TEXT SHOWN:
↓

This, btw, is a mathematics question.

Zz.
 
ZapperZ said:
Have you done a section on calculus called the chain rule?

This, btw, is a mathematics question.

Zz.

yes i know the chain rule

if y=f(g(x)) then dy/dx = df/dg * dg/dx

but confused that how is that applied here?
 
s(t) (distance moved) and v(t) (speed) are are both functions of t. You can then think of v as a function of t. (For each s, find the corresponding t, then find v(t) for that t.) So dv/ds is defined and by the chain rule, a= dv/dt= (dv/ds)(ds/dt).
 
mentalguy said:
yes i know the chain rule

if y=f(g(x)) then dy/dx = df/dg * dg/dx

but confused that how is that applied here?

I don't understand the problem here.

To be able to write that chain rule, it means that you have a function v(s). Thus, since a = dv/dt, use the chain rule to write

a= dv/ds * ds/dt.

Zz.
 
What i am saying is that there is a function that v(s(t)) [v is a function of s which is a function of t]

So in that case, when chain rule is applied i get a= dv/ds * ds/t

Am i right in my thinking ?

↑

Spatial questions about scenes
↓

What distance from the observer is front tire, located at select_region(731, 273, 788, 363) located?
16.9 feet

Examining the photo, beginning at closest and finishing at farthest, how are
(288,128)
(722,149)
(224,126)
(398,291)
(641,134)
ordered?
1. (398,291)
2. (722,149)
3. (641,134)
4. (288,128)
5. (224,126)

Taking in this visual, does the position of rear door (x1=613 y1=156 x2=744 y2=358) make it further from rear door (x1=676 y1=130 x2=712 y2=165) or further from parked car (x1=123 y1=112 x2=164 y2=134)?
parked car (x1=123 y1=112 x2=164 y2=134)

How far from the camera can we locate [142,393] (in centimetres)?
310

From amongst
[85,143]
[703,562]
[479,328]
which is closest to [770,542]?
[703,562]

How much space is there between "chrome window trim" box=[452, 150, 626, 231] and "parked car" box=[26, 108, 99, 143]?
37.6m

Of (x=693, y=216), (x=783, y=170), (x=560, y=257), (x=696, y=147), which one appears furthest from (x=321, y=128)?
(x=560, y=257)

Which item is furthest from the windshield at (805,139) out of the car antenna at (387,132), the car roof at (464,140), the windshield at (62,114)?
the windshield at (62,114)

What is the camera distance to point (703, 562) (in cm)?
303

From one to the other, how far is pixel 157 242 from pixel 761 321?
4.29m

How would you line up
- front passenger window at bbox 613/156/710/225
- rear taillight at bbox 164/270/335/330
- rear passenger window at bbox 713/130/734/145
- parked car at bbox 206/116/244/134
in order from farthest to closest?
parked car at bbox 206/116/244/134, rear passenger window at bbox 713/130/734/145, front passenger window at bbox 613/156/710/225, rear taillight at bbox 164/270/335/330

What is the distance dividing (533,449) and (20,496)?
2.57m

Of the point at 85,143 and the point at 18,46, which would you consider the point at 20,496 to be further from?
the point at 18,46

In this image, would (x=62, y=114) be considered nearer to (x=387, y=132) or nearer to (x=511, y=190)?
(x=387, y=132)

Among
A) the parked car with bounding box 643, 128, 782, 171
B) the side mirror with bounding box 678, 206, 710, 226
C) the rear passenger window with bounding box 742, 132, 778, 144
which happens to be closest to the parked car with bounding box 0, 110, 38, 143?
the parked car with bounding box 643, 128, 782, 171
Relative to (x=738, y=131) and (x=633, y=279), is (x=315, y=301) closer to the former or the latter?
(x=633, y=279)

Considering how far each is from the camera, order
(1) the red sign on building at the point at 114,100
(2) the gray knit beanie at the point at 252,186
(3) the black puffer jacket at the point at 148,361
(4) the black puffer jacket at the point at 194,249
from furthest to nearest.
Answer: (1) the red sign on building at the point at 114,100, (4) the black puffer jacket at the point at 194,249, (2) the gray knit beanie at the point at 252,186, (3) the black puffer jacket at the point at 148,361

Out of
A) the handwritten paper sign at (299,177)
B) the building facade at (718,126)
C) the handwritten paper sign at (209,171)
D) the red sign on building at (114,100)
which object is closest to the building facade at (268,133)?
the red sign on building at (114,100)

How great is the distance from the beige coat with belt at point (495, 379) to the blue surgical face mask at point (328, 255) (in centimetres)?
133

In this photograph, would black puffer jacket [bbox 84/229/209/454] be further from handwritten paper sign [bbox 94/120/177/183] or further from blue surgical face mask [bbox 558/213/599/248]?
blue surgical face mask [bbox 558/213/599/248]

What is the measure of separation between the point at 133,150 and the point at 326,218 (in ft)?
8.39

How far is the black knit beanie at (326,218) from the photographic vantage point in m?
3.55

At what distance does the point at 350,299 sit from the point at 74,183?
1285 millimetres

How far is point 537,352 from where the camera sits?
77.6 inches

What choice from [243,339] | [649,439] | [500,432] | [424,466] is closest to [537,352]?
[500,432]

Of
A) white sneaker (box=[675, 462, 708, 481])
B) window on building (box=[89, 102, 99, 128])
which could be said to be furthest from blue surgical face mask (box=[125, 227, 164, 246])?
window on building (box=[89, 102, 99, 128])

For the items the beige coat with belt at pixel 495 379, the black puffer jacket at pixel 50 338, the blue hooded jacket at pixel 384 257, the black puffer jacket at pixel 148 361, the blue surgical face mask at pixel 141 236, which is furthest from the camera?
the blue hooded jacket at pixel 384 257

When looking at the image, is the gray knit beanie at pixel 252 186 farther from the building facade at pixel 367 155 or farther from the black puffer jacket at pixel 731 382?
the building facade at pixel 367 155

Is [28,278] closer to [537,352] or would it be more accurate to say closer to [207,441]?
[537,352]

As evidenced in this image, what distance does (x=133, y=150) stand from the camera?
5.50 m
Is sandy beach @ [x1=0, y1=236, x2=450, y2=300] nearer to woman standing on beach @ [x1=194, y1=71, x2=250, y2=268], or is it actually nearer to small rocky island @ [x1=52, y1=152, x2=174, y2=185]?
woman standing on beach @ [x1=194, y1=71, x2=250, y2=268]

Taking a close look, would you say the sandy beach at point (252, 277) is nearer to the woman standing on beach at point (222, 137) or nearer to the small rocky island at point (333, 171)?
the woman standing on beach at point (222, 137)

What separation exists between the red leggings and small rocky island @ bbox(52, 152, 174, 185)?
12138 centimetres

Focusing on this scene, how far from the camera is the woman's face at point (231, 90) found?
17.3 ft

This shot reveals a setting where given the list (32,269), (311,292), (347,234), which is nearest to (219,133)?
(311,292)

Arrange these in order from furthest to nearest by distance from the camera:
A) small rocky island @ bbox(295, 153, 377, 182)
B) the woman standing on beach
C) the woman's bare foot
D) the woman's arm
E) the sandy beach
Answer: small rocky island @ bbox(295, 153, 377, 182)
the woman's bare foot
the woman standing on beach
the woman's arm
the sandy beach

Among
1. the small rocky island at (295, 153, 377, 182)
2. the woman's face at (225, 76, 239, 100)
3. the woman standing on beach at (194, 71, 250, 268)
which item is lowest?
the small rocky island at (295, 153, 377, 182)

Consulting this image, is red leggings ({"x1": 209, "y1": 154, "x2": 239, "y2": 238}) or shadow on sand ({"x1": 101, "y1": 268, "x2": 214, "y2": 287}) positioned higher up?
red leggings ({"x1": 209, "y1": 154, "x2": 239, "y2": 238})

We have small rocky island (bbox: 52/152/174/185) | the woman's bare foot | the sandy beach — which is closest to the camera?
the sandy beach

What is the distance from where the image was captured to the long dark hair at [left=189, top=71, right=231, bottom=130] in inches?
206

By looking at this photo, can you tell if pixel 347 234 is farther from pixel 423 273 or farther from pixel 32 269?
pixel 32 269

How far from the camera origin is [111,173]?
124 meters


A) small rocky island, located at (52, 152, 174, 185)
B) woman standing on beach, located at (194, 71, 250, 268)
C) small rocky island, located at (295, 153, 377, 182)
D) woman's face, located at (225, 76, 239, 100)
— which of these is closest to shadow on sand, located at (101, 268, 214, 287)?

↑

From the chain rule thread above, write out the passage from "a= dv/ds * ds/dt." up to and including "my thinking ?".

a= dv/ds * ds/dt.

Zz.
 
What i am saying is that there is a function that v(s(t)) [v is a function of s which is a function of t]

So in that case, when chain rule is applied i get a= dv/ds * ds/t

Am i right in my thinking ?